═══ INPUT ═══

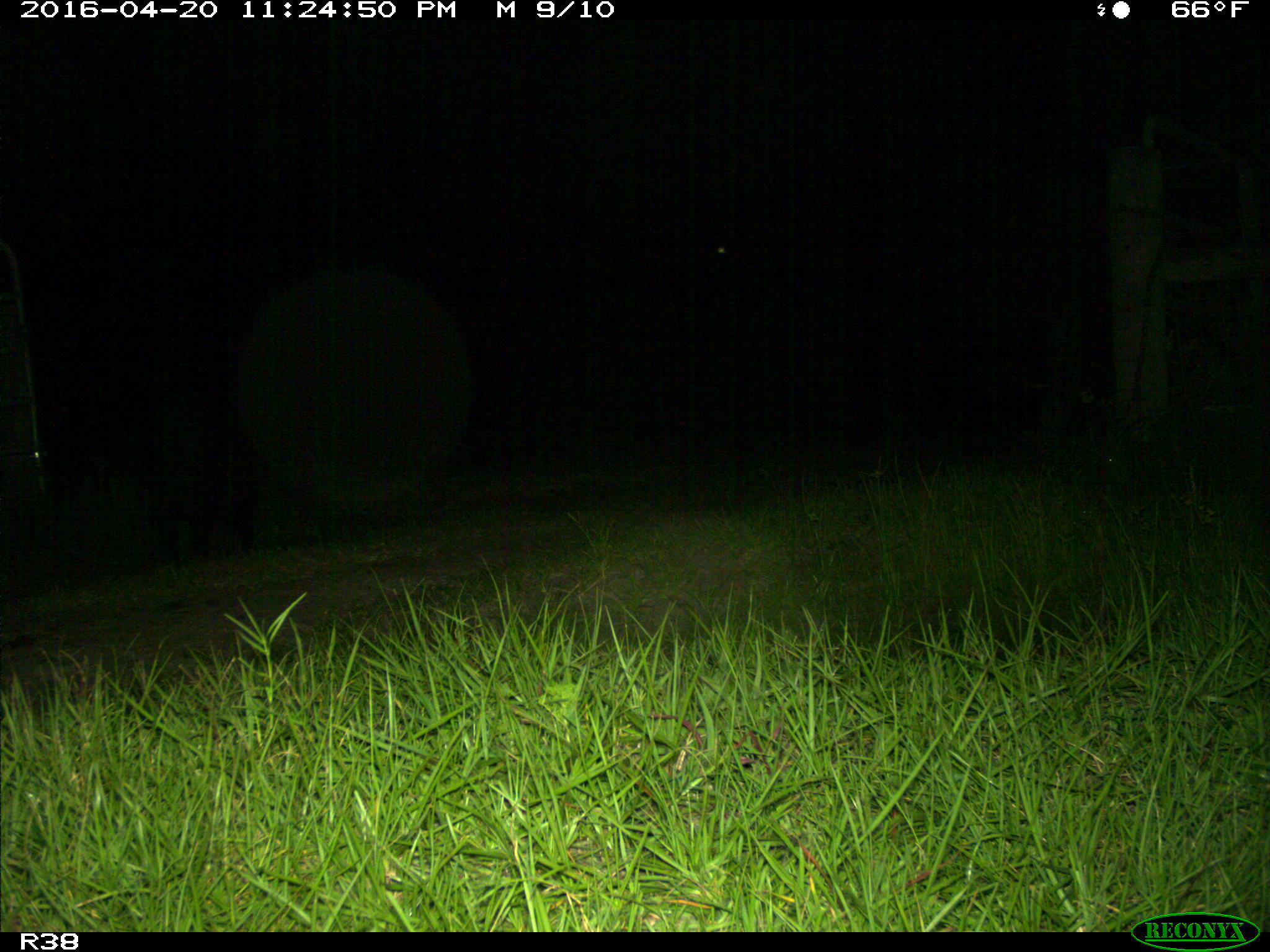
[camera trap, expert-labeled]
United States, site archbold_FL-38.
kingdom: Animalia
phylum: Chordata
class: Mammalia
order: Artiodactyla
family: Suidae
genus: Sus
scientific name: Sus scrofa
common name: wild boar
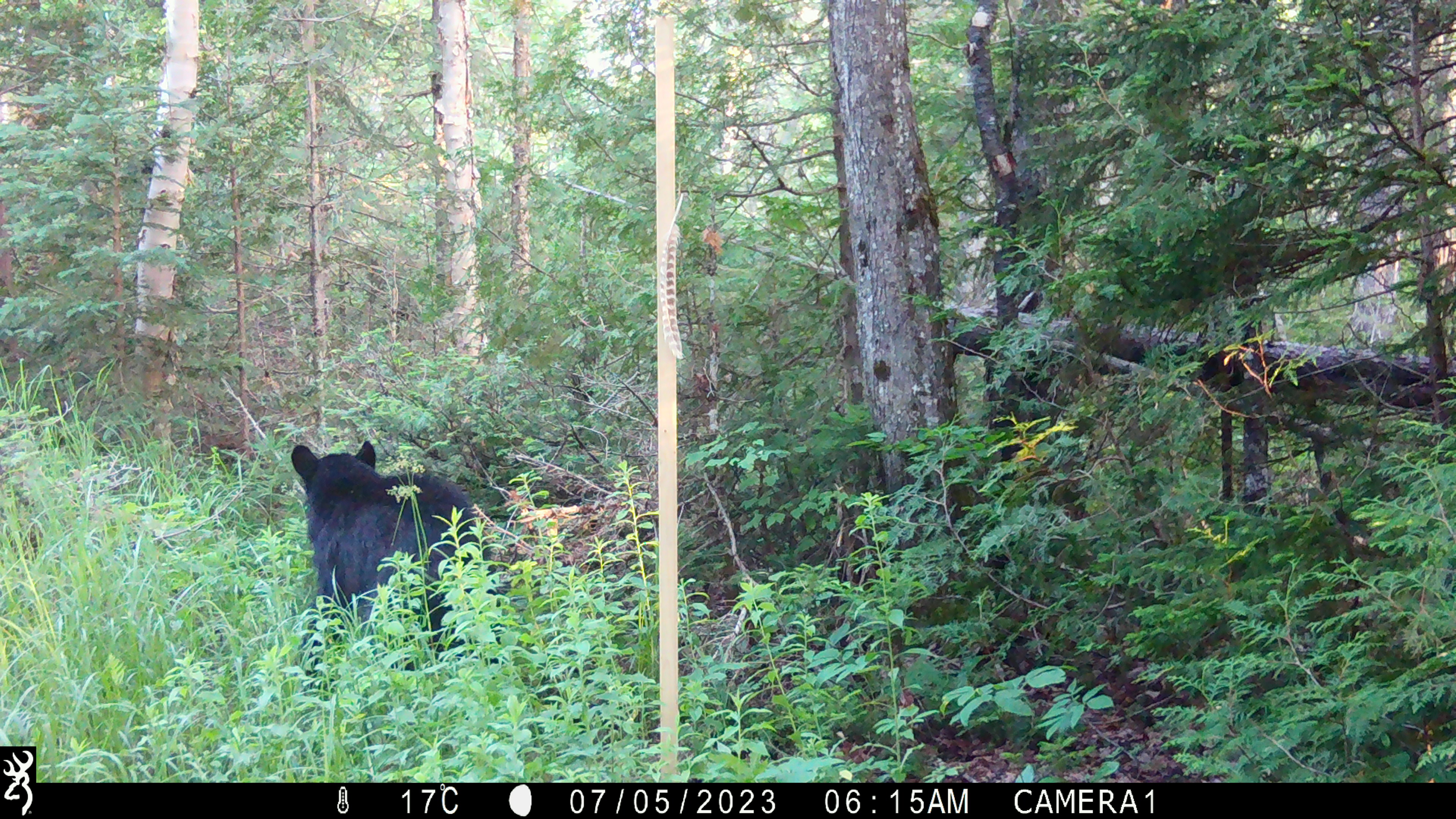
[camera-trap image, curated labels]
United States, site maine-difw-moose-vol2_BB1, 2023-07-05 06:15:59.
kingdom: Animalia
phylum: Chordata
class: Mammalia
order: Carnivora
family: Ursidae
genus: Ursus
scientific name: Ursus americanus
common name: black bear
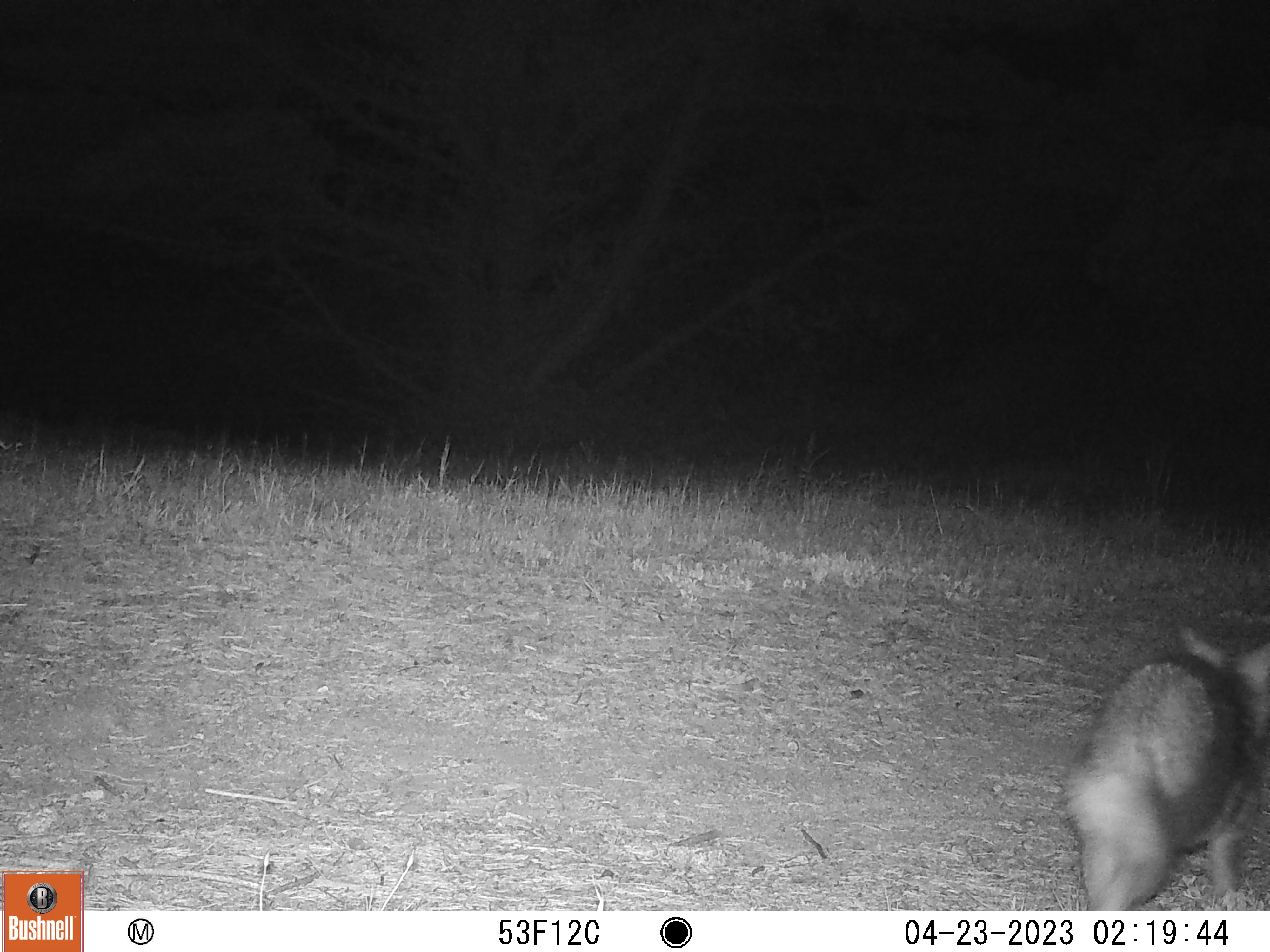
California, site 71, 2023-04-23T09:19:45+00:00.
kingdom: Animalia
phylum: Chordata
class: Mammalia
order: Carnivora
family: Canidae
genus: Urocyon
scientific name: Urocyon cinereoargenteus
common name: gray fox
Gray fox (Urocyon cinereoargenteus).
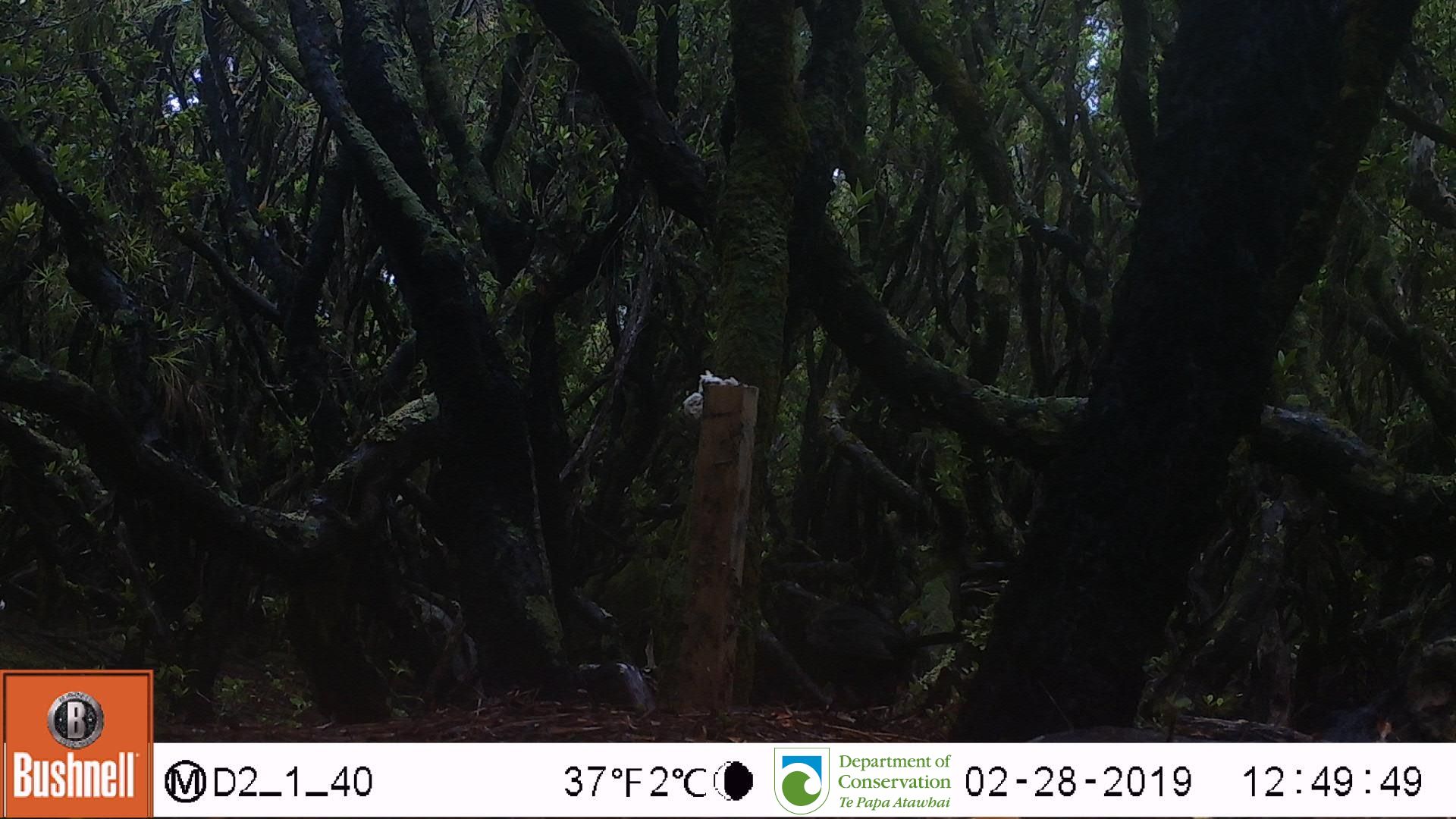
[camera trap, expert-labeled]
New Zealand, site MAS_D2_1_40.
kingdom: Animalia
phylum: Chordata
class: Aves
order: Passeriformes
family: Turdidae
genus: Turdus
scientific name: Turdus merula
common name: eurasian blackbird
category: blackbird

═══

WORK TO BE COMPLETED | Check each line of the data above for the word "site" and say how many lines have it. Give the number alone.

OUTPUT OF THE EXERCISE | 4